__Passage to read__:

That is also not in the agreement.
Kim does have the reassurance that there will no longer be American-Korean military drills on the peninsula:
President Donald Trump on Tuesday rocked a region and suggested the upending of decades of U.S. defence posture on the Korean Peninsula when he announced that he was stopping annual U.S.-South Korean military drills and wants to remove the 28,500 U.S. troops stationed in the South as a deterrent against North Korean attack.
China must be thrilled.
It is highly doubtful that Kim's many gulags will be scrutinised and shut down, not that it is a concern for the man who signed this agreement and even used the plight of North Korean defectors to affect it.
To wit:
President Trump said that the sufferings of the young US student Otto Warmbier had been a factor that moved him to seek the meeting with Chairman Kim. I acknowledge that suffering and it calls out for a transparent response. But so does the suffering of the tens and hundreds and thousands of North Koreans, South Koreans and Japanese who have no one to speak for them, except the United Nations human rights inquiry. The summit in Singapore has ended with bilateral commitments. But a commitment on human rights is nowhere to be found. And statements were varying in subsequent media briefings. If that card was not played in Singapore, the prospects that it will be played successfully at a later stage look grim.
**
The discussion of trust came after Stephanopoulos asked the president: “What other kinds of security guarantees did you offer?” Trump responded that he did not want to offer specifics, but “He’s going to be happy. His country does love him — his people, you see [ABC makes a mid-sentence edit] the fervor, they have a great fervor.”
(Sidebar: this kind of talk makes that puppet Stephanopoulos look credible. Ugh.)
Kim's countrymen love him?
What's not to love? :
A North Korean defector has spoken about the horrific human right violations she says she witnessed in the state’s prison camps — including starved prisoners fed to dogs.

__About this exercise__:
Pick up the commentary on the Trump–Kim summit after its final sentence and write the next few sentences. The material below comes from a separate source.

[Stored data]
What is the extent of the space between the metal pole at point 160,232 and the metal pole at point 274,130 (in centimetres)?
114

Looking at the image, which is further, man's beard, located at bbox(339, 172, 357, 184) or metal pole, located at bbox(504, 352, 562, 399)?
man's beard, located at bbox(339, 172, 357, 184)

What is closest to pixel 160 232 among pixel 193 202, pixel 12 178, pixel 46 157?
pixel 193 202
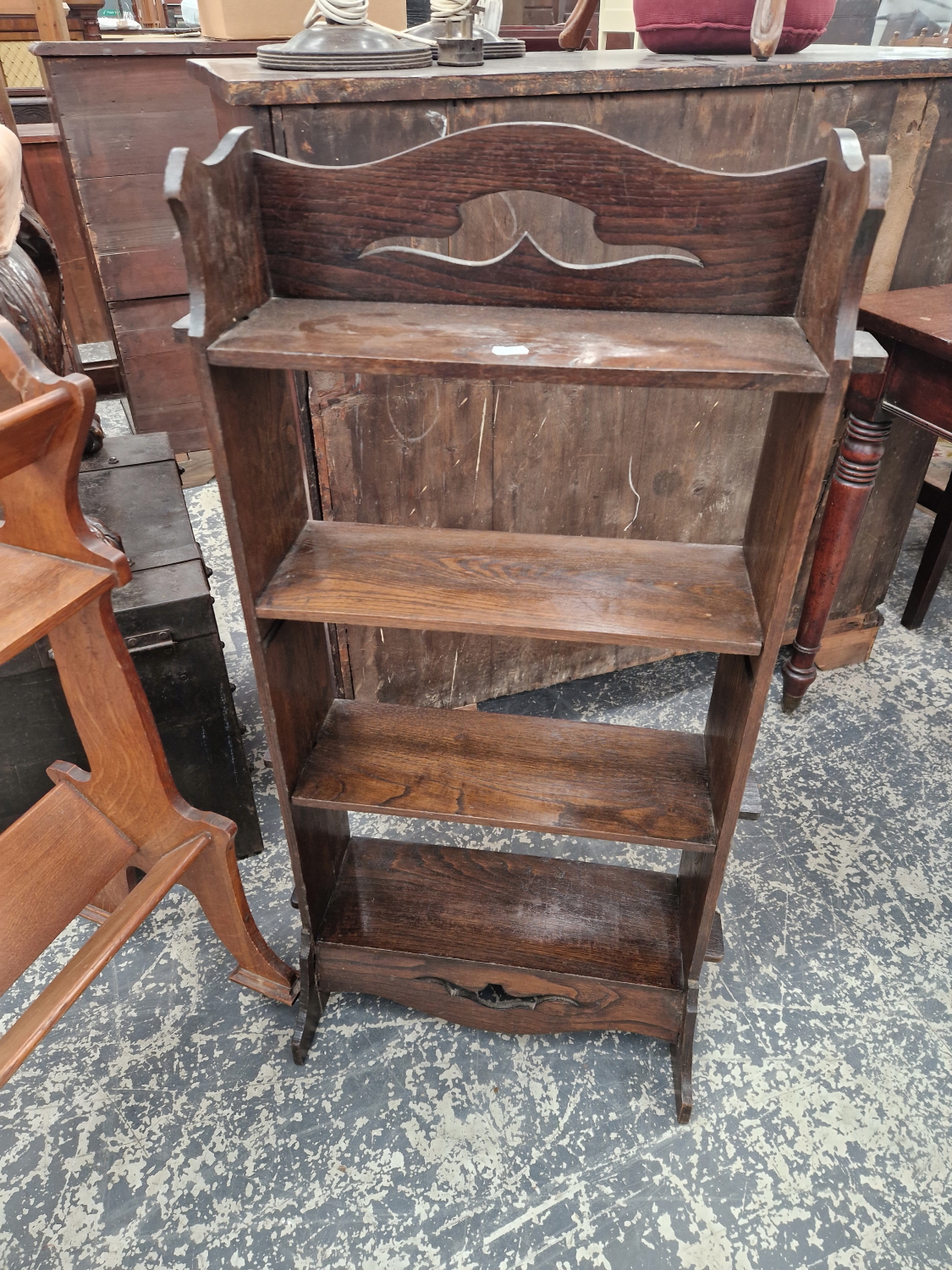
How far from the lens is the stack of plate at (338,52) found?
==
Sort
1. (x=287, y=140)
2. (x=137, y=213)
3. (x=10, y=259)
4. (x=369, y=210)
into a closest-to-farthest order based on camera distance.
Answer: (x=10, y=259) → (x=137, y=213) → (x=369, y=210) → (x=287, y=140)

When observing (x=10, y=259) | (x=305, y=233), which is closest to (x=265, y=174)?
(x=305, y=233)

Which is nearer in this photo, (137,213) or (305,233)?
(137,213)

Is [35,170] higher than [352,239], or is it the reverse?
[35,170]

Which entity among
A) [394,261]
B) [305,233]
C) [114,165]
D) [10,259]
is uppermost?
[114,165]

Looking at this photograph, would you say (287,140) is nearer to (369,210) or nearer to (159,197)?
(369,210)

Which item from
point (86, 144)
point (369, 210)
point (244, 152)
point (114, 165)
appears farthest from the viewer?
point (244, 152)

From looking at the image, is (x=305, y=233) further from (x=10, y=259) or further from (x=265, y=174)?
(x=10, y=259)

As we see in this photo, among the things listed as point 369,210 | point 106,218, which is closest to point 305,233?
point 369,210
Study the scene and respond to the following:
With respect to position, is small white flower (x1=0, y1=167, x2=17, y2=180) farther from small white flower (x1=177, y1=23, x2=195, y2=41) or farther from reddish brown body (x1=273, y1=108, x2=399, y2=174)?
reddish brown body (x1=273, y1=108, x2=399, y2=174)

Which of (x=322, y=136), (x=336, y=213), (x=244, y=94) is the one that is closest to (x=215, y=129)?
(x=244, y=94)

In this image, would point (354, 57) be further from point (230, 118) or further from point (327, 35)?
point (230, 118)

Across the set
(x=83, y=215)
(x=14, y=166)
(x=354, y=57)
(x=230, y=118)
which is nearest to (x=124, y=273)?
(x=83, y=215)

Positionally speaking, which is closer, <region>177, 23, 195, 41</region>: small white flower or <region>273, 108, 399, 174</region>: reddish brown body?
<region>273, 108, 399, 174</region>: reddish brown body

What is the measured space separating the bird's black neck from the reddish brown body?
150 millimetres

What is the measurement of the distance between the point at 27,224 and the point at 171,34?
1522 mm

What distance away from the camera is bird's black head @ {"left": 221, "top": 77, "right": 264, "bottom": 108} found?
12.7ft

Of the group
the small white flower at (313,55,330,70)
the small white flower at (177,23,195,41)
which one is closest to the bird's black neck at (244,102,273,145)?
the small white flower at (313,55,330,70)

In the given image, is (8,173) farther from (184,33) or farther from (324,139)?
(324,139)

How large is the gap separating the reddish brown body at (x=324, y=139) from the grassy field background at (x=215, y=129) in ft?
* * *
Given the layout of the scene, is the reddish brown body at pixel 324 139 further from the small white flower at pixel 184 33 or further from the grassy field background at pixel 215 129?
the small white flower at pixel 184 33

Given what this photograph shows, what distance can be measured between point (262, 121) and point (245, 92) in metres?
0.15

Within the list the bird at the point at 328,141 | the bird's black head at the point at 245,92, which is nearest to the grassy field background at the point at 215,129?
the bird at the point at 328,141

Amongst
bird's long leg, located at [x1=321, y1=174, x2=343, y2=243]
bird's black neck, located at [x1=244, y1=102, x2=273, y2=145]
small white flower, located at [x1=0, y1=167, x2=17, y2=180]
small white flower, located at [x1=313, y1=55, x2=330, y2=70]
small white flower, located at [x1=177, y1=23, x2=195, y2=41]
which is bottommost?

__Task output__:
Speaking at the UN Monday, Ji Hyeon A described how she was forced to have an abortion when she was three months pregnant. She pleaded with the world to take action.
This agreement is a political and moral failure that will only hurt Trump in the end. No one will care how many jobs he created or how many times he made that mincing son of Pierre cry when the Chinese-backed North Korean regime resumes its nuclear program and works its people to death.
Also - one really shouldn't expect anything from the fluff-headed, iron-fisted cocooned academics so moved by the illusion of North Korean glasnost but they might be embarrassed when these professors defect:
For the eighth year in a row, six North Korean university professors will arrive next month to take part in a one-of-a-kind six-month immersion program that exposes them to courses in business, trade, economics and finance, plus field trips that give them a taste of Canadian culture.
Professor Kyung-Ae Park, who has been quietly running the Canada-DPRK Knowledge Partnership Program since 2011 and frequently travels to Pyongyang, told the National Post that if the Trump-Kim summit went well, it would be her hope to expand the program to include not just North Korean professors but also bureaucrats and policy experts.
“If the summit goes well and some of the sanctions are relaxed, then I hope we could initiate this — diversifying the participants,” Park said.